During this period, he produced his first text books, the English Workshop series, and then, for older children, Contemporary English. His play series New Directions featured one-act plays often by new writers, many of whom went on to be household names. They appealed to a great number of schools and colleges, as did his later Playbill, Prompt and Wordplays series. See Other books for details.

In the early seventies, he moved on to become head of English at the CF Mott College of Education, Huyton. One of his students was having a particularly rough time on teaching practice, trying to get a tough inner-city class interested in Shakespeare.

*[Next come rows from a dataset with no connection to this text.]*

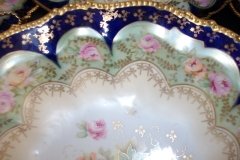 RS PRUSSIA VIERSA ROSES/COBALT- FOOTED BOWL #1   .....   http://jaapiesfinechinastore.com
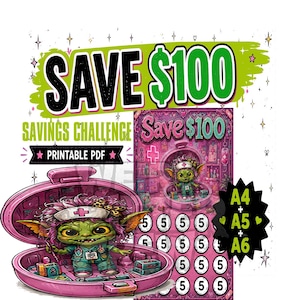 May include: A printable savings challenge PDF featuring a green creature dressed as a nurse inside a pink medical case. The graphic includes the text SAVE $100, SAVINGS CHALLENGE, PRINTABLE PDF, and A4, A5, A6. It has circular icons with the number 5.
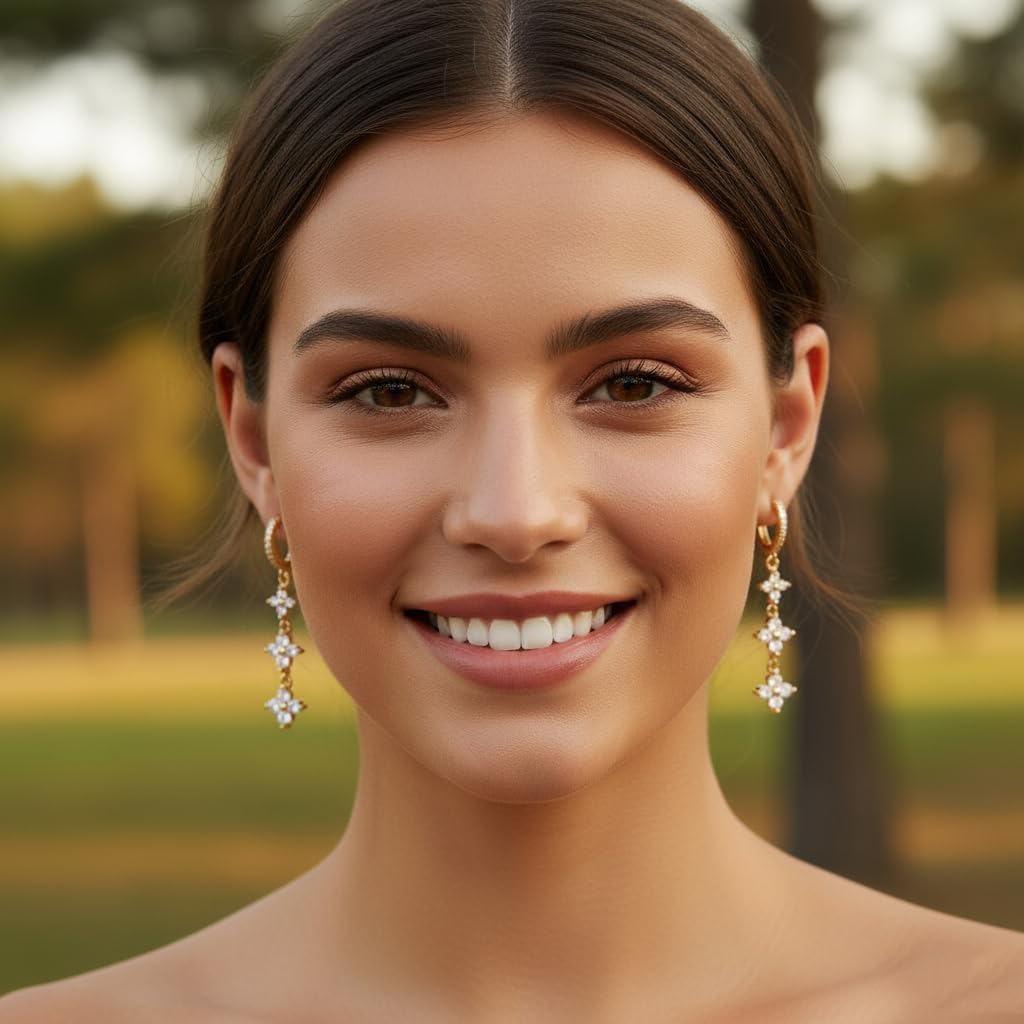 Gold Dangle Drop Earrings for Women, Trendy 14K Gold Plated Dangle Cubic Zirconia Pave Huggie Hoops, Hypoallergenic Long Dangling Drop Earrings CZ Hanging Jewelry Gifts for Her - Image 3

Each night, Alan provided him with an excerpt from Macbeth translated into modern English. The impact on the pupils was dramatic, and out of that grew Shakespeare Made Easy.

Theatre was a passion for Alan Durband and during the early sixties he led a campaign to save Liverpool’s ‘New Shakespeare’ theatre. In 1964, he jointly founded the Liverpool Everyman Theatre where he served for nearly 30 years as vice-chair, chair and vice-president.

The Shakespeare Made Easy books were written in Benidorm, Spain where in later years he and his wife Audrey spent their winters. He would often write sitting on the beach, with Audrey transcribing his work each day onto what now seems a very primitive word processor.

After many years of heart trouble, it was in Spain that Alan Durband died in November 1993 at the age of 66. In 1997 an event was organised by playwright (and former Writer-in-Residence at CF Mott College of Education) Willy Russell to pay tribute to Alan and to unveil a plaque at the Liverpool Everyman theatre. Former Everyman actors including Pete Postlethwaite OBE were there, and children’s writer Brian Jacques. Many who could not attend sent tributes - including Sir Paul McCartney who wrote that Alan Durband ‘was the most important teacher of my school years.’